Your instructions | From the wisdom passage below, reproduce word for word the section that begins at the line containing "and giving heed" and ends after "reign for ever.".

Selected passage |
[Start of section]

Season of Creation with St. Hildegard of Bingen (Days 25-28)
September 25, 2022
Fr. John Colacino C.PP.S.

September 25

Wisdom is radiant and unfading,

and she is easily discerned by those who love her,

and is found by those who seek her.

She hastens to make herself known to those who desire her.

One who rises early to seek her will have no difficulty,

for she will be found sitting at the gate.

To fix one’s thought on her is perfect understanding,

and one who is vigilant on her account will soon be free from care,

because she goes about seeking those worthy of her,

and she graciously appears to them in their paths,

and meets them in every thought.

The beginning of wisdom is the most sincere desire for instruction,

and concern for instruction is love of her,

and love of her is the keeping of her laws,

and giving heed to her laws is assurance of immortality,

and immortality brings one near to God;

so the desire for wisdom leads to a kingdom.

Therefore if you delight in thrones and sceptres, O monarchs over the peoples,

honour wisdom, so that you may reign for ever.

I will tell you what wisdom is and how she came to be,

and I will hide no secrets from you,

but I will trace her course from the beginning of creation,

and make knowledge of her clear,

and I will not pass by the truth;

nor will I travel in the company of sickly envy,

for envy does not associate with wisdom.

The multitude of the wise is the salvation of the world,

and a sensible king is the stability of any people.

[End of section]

Data block |
[Start of section]

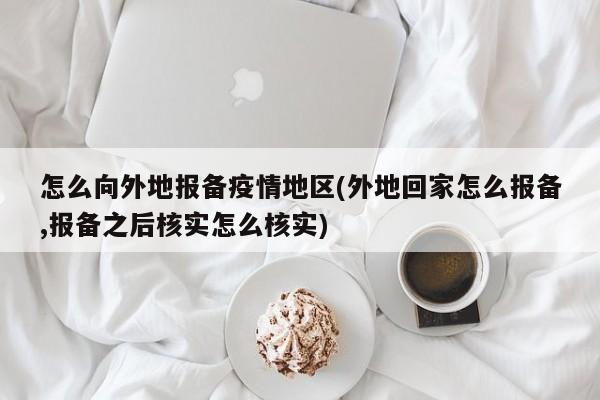 怎么向外地报备疫情地区(外地回家怎么报备,报备之后核实怎么核实)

[End of section]

Task solution |
and giving heed to her laws is assurance of immortality,

and immortality brings one near to God;

so the desire for wisdom leads to a kingdom.

Therefore if you delight in thrones and sceptres, O monarchs over the peoples,

honour wisdom, so that you may reign for ever.